The giant ad duopolists are primarily consumer data processing companies; the "search" or "social network" or "mobile operating system" is in each case merely another data acquisition source. The real business is in the processing, mixing and selling of personal data to advertisers.

The credit card companies began to monetise the histories a few years ago. Facebook signed deals with data companies including Experian, allowing it to mingle third party offline and online data, something it also calls "closing the loop". Last year Facebook was reported to combine six or seven data sources to create its "Facebook Graph".

Last year too, Google created "super profiles" of its users, breaking an earlier promise never to mingle data from your search history, YouTube viewing history or GPS location (constantly tracked by Android) with DoubleClick cookie information unless you explicitly opted in. Super profiles have prompted an antitrust complain from Oracle, arguing that the combined data hoard creates an insurmountable barrier to entry for any ad competitor to Google.

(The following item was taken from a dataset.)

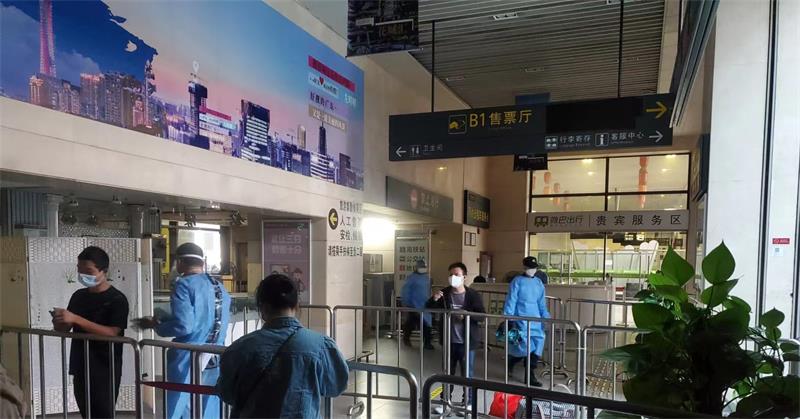 忠实践行志愿精神  全力服务人民群众——广检集团广纺支援队员们始终把人民群众的事情放在心坎上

"The new credit-card data enables the tech giant to connect these digital trails to real-world purchase records in a far more extensive way than was possible before," the WaPo reports. "Neither gets to see the encrypted data that the other side brings."

Location, location, location

Google's lead in location data is critical, as we described here – which you will find a helpful read for understanding the context of the co-mingling.

Having your location data – and thanks to mobile Google knows where you've been – allows Google to dictate terms to advertisers. Google knows where a merchant's customers are before the merchant itself does. Location data also allows Google to insert itself into every transaction. In the litigation with Skyhook, a rival supplier of location data, it emerged that Google insisted on a monopoly on personal location data collected on Android devices. The company was prepared to halt Motorola's production lines to ensure that only Google was collecting this data.

Users consent to Google's terms when they they boot their Android phones, or use Google Maps on iPhone, or click through a privacy popup on a Google website. Users can delete the data and reset their ad ID, but can't stop the data being collected or co-mingled – this starts all over again immediately. Whether user have given consent for the co-mingling is another question. Did you know Google would be acquiring your credit card record when you signed up for your card?

Bootnote

Paying by cash, the Washington Post notes, is one way to keep the "Loop" open.